The Vampire Files Anthology
Page 507
While I made more detailed arrangements to carry the wretch to foreign shores where his ravings would be ignored, Gertrude attempted to impart some measure of parental authority to Hamlet in her chambers. At the least she would keep him busy while I set things in motion for his removal. I judged she of all would be safe, especially while Polonius played both watchdog and witness as he’d done so many other times before under a variety of circumstances.

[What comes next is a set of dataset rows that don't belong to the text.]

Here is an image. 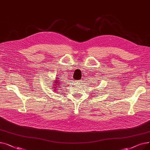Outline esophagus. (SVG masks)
<instances>
[{
  "label": "esophagus",
  "mask_w": 150,
  "mask_h": 150,
  "mask_svg": "<svg viewBox=\"0 0 150 150\" xmlns=\"http://www.w3.org/2000/svg\"><path fill=\"white\" fill-rule=\"evenodd\" d=\"M76 82L78 83V84H81V83L82 82L81 80H78V81H76Z\"/></svg>",
  "instance_id": "obj_1"
}]
</instances>
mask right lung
Segmentation results:
<instances>
[{
  "label": "right lung",
  "instance_id": "right-lung-1",
  "mask_svg": "<svg viewBox=\"0 0 150 150\" xmlns=\"http://www.w3.org/2000/svg\"><path fill=\"white\" fill-rule=\"evenodd\" d=\"M57 79V80L56 79ZM60 79V78H59ZM59 78H56V80H55L54 81V83H54V86H53V90H56V91H57L58 89H59L58 88H60V86H61V82L60 81V80H59ZM57 88V90L56 89Z\"/></svg>",
  "mask_w": 150,
  "mask_h": 150
}]
</instances>
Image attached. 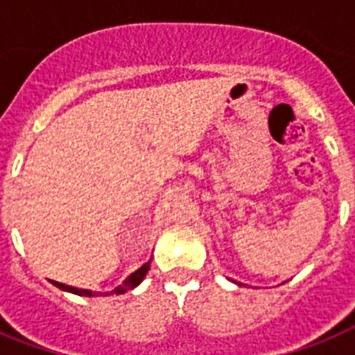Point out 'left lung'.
<instances>
[{
    "mask_svg": "<svg viewBox=\"0 0 355 355\" xmlns=\"http://www.w3.org/2000/svg\"><path fill=\"white\" fill-rule=\"evenodd\" d=\"M236 284H237V282H236Z\"/></svg>",
    "mask_w": 355,
    "mask_h": 355,
    "instance_id": "1",
    "label": "left lung"
}]
</instances>
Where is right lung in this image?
Returning a JSON list of instances; mask_svg holds the SVG:
<instances>
[{"instance_id": "obj_1", "label": "right lung", "mask_w": 355, "mask_h": 355, "mask_svg": "<svg viewBox=\"0 0 355 355\" xmlns=\"http://www.w3.org/2000/svg\"><path fill=\"white\" fill-rule=\"evenodd\" d=\"M150 259H153V258H150ZM150 259L147 261V263L141 265L138 270H134L132 275L128 276V278H125V282H123L121 286H118L116 289H112V291L105 293V295H121V293H127V291H130V289H134V287H138L139 284L144 282L145 275L149 272ZM51 284H53V286H57L58 289H62V291L73 293V295H79V297H96V295H99L97 291H90V289H79V287L66 286V284H60V282H55V280H51Z\"/></svg>"}]
</instances>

But young Hamlet, deranged and worked into a frenzy, did, in the violence of his madness, discover and murder loyal Polonius right in front of poor Gertrude, running him bloodily through with his sword.
Oh, God, what a foul and fell deed it was, and when I learned of it I was torn between boundless grief and a matching fury at the senseless death of a harmless old man. In my heart I called Polonius my second father; if depth of grief could be measured by depth of love, then never would I struggle free of the darkness that enveloped my heart.
But. . .the demands and duties of office forced me to rouse, put off my feelings, and deal with the calamity. There would be no trial, sparing Gertrude that agony. There could be none, since lunatics are not responsible for their wildness. Hamlet would depart for England that night, and so he did, under the close guard of two watchful courtiers.
Then all that remained was this second anguish to live through, and I felt it even more keenly than the loss of my brother, for I might have prevented this death by arresting Hamlet immediately after the disrupted play. Again and again I berated myself for not sending a guard along with Polonius, or instructing him to have a trusted man within close call.
Alas, Gertrude withdrew from me. The ordeal of seeing gentle Polonius murdered had been too much. She’d witnessed a side of her son she never knew existed, not only his mindless ferocity, but his staring awe when he conversed with empty air as though his father stood before them. This reminder of her first husband must have plucked a deep chord of guilt in her heart. I wanted to give her comfort, and perhaps in the giving receive some crumb of it for myself, but from that night on, she held herself aloof from my solitary company, even if only to talk as one friend to another. Without her, without Polonius, I was utterly and wretchedly alone.
Time might have eventually closed even these bleeding wounds to our family, but it was not to be. Young Ophelia was unable to accept her father’s death at the hands of the very man she loved to distraction. Ever excessive in her affections, now did she also slip into madness. Hers was not violent though, and her wandering speech soft, if disturbing. I conjectured then if Hamlet had not at some time pressed his attentions to the point of bedding her, and thus passed on his affliction. I consulted several physicians about the progress of such a disease and was again assured its onset toward madness was slow. It was her mind and spirit that were shot through with lunacy, not her body.
But I had other concerns to keep me engaged.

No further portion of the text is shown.